*Data extract:*
--- start ---

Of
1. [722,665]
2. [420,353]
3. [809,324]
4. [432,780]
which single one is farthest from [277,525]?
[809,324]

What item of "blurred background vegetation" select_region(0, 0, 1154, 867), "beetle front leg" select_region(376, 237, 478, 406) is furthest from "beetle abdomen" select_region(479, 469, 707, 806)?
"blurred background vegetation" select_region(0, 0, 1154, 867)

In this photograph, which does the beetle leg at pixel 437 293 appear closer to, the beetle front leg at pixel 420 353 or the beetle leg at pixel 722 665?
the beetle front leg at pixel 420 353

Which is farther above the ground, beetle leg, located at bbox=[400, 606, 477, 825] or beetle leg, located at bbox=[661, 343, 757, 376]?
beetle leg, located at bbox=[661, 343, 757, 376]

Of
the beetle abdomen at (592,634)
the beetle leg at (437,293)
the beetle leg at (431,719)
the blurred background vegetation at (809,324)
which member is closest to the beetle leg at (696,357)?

--- end ---
--- start ---

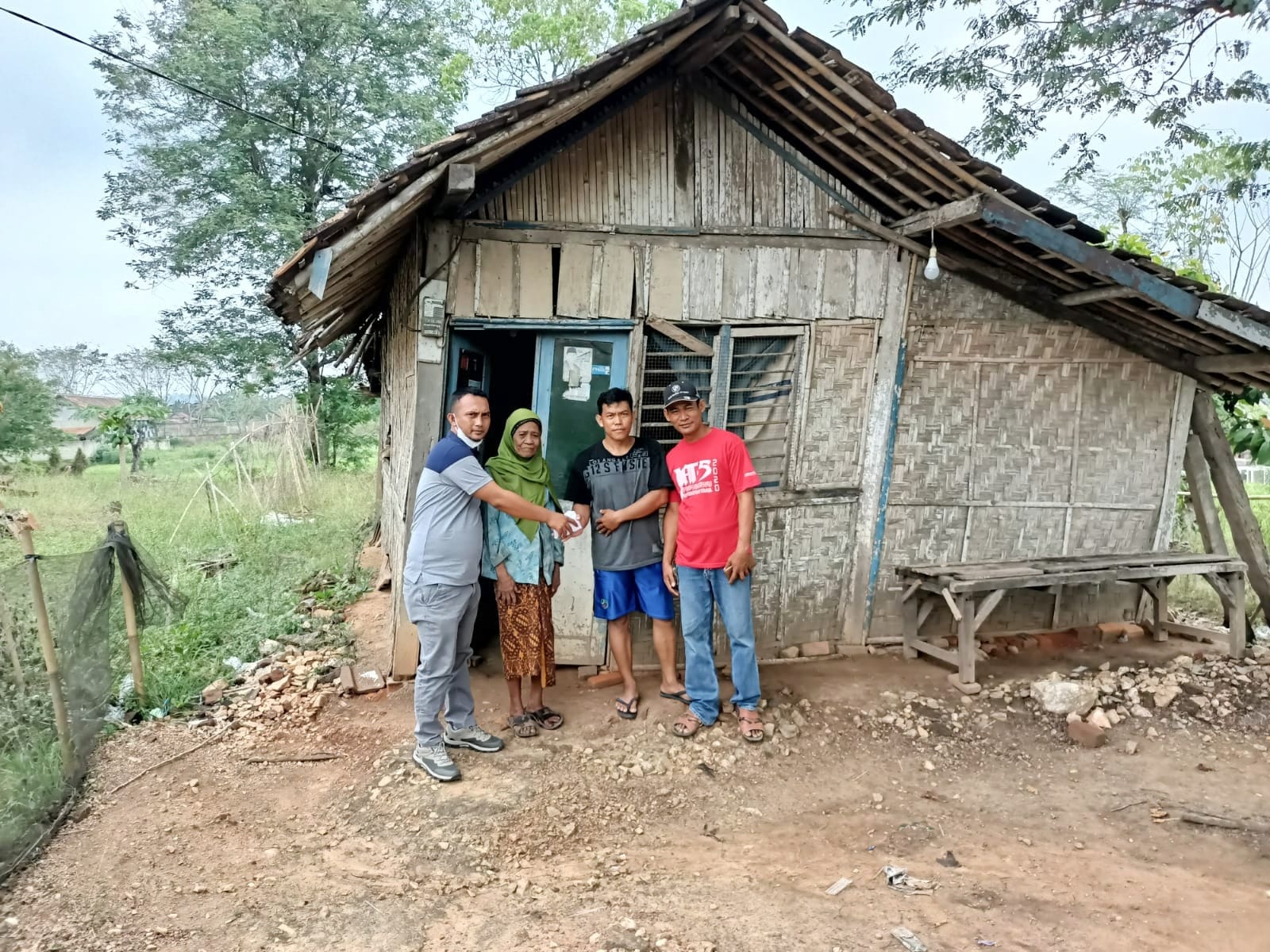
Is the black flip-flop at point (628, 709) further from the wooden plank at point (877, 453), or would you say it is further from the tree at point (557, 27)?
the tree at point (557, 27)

--- end ---
--- start ---

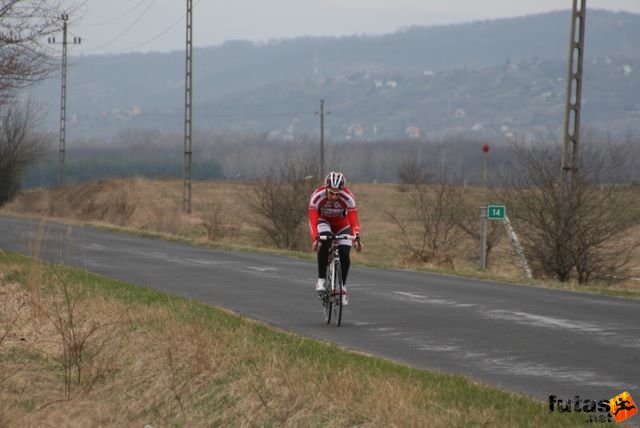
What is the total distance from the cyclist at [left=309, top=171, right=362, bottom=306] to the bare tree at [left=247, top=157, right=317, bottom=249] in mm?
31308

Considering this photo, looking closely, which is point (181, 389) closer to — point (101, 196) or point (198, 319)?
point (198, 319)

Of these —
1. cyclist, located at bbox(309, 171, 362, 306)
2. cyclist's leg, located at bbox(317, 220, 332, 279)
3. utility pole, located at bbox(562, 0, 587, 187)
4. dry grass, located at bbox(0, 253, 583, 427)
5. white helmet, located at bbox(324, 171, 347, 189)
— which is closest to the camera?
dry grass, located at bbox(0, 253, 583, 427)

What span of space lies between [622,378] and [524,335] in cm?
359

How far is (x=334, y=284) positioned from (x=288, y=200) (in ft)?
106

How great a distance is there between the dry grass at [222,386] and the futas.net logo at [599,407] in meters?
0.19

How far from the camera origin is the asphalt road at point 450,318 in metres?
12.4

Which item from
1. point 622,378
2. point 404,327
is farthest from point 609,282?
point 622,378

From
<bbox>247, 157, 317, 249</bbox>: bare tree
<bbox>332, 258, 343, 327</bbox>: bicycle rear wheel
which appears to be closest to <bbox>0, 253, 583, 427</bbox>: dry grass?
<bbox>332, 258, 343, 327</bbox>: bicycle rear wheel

--- end ---

*Aim of the task:*
How many lines in the rows above contain the word "cyclist"? Reply with the number alone.

*Answer to this exercise:*
3